05:51Et cette accusation d'islamophobie,
05:54elle est extrêmement délétère pour les enseignants laïcs,
05:57elle est peut-être, en tout cas en nombre,
06:00plus dangereuse pour la laïcité encore que l'islamisme,
06:03parce que tout simplement personne n'a envie d'être traité de raciste,
06:06c'est évidemment insupportable.
06:08Et cet amalgame, si vous voulez,
06:10entre une religion, l'islam,
06:13et ses croyants, les musulmans,
06:16dans le syntagme d'islamophobe,
06:18qui les unit, en tout cas dans un même syntagme piège,
06:23ça vous empêche complètement d'expliquer que la liberté d'expression,
06:27par exemple, autorise le blasphème,
06:30mais n'autorise pas l'appel à la haine des adeptes d'une religion.
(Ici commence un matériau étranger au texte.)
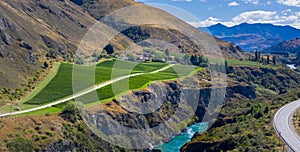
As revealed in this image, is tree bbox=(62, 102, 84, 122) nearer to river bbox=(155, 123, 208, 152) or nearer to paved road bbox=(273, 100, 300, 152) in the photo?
river bbox=(155, 123, 208, 152)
06:34Et cette confusion entre une religion et ses adeptes,
06:38elle brouille complètement les limites de la liberté d'expression,
06:41et elle rend impossible la transmission de notre laïcité
06:46qui est fondée sur la distinction entre les hommes et leur foi.
06:48Donc cette accusation d'islamophobie, elle est aussi délétère,
06:51en tout cas elle est aussi menaçante pour la laïcité à l'école
06:55que le couteau des islamistes.
06:57Merci beaucoup Delphine Girard,
06:59merci d'avoir été avec nous sur France 24.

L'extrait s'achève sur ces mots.